José Ignacio, Maldonado.
Dentro del calendario de inauguraciones de la temporada, la Fundación Cervieri Monsuárez (FCM) abrió sus puertas con una muestra individual tan inteligente como incómoda de la artista mexicana Ana Segovia (Ciudad de México, 1991), bajo la curaduría de Magalí Arriola, actual directora y curadora en jefe del Museo Tamayo Arte Contemporáneo.
The Office of Inter-American Affairs Presents: Uruguay
Concebida especialmente para este espacio, la exposición toma como punto de partida documentales y películas producidos en Estados Unidos en las décadas de 1940 y 1950 por la ya extinta Oficina del Coordinador de Asuntos Inter-Americanos, un engranaje cultural de la llamada Política del Buen Vecino impulsada por Franklin D. Roosevelt.

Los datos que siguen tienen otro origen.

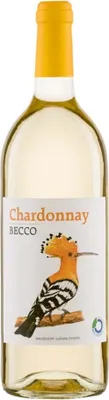 Produktbild von Riegel Weine BECCO Chardonnay Mehrweg -- 1l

Detrás del tono pedagógico, la operación era clara: construir imaginarios funcionales a una diplomacia expansionista, heredera directa de la Big Stick Policy de Theodore Roosevelt.
Para esta ocasión Segovia, dividió la sala principal de la FCM en tres sectores mediante fardos de paja que funcionan como muros precarios y, a la vez, como guiño rural.

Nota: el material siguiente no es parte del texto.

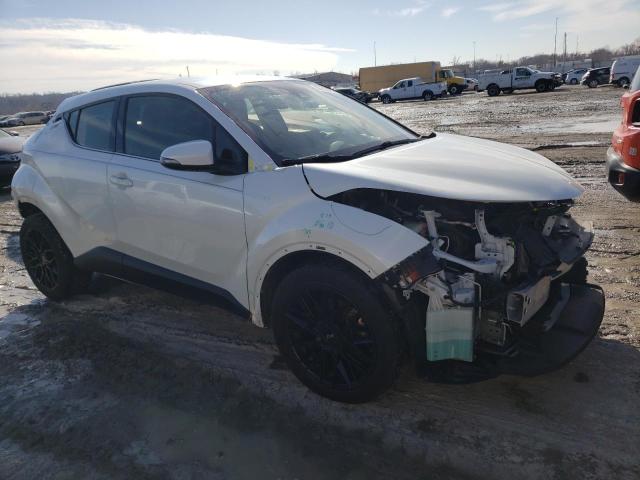 Photo 3 VIN: JTNKHMBX5K1028498 - TOYOTA C-HR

Allí montó sus pinturas cargadas de color, ironía y una puesta en escena que tensiona la iconografía del gaucho, ese arquetipo tantas veces romantizado y domesticado por la mirada colonial.
En el último tramo aparece una obra-homenaje a Petrona Viera cuya tradición planista impactó especialmente a la artista durante su estadía en Uruguay.
Cine, pintura y punto de vista
Segovia traduce al lenguaje pictórico tres encuadres clásicos del cine —establishing shot, medium shot y close-up— tomados de filmes como Uruguay (1949) y Gauchos of Uruguay (1954).
El resultado es una instalación que obliga al espectador a moverse, a desconfiar del punto de vista único y a entender la imagen como un dispositivo ideológico.
El gaucho que alguna vez fue forajido libre aparece aquí amansado, productivo, homologado al cowboy del oeste norteamericano. A partir de ello no es folklore sino que se trata de política visual.
En el sótano de la FSM se lleva a cabo una performance llamada Gambola la cual profundiza esta operación.
Doce cuerpos masculinos, fragmentados por el encuadre —el telón del escenario bajado dejando al descubierto solo un tercio del mismo—exploran coreográficamente la fuerza, la violencia y la seducción donde el repiqueteo de las botas de los gauchos generan un elemento auditivo determinante.
Cuando la acción termina, queda el vacío, los restos, el sonido como fantasma. El fuera de campo —ese espacio que el cine suele ocultar— se vuelve protagonista.
Una práctica que incomoda
La obra de Ana Segovia subvierte con humor y precisión la heteronormatividad de los imaginarios populares.
Reescribe escenas del cine y del deporte, exagera el artificio, rompe la solemnidad. Lo lúdico aparece como estrategia política y en su obra nada es inocente, pero tampoco solemne.
Sus paletas de colores estridentes, rostros difusos y escenas ambiguas nos devuelven lo conocido deformado, obligándonos a mirar otra vez llevándonos a pensar y revisar lo que tenemos frente.
Toda su obra es de tenor fílmico compuesta por un tenor en apariencia complaciente a la vez cargada de aspectos tenebrosos.
Segovia, a quien conocimos en la 60 Bienal de Venecia, es licenciada en Bellas Artes por la School of the Art Institute of Chicago y realizó una residencia en Casa Wabi. Vive y trabaja en Ciudad de México.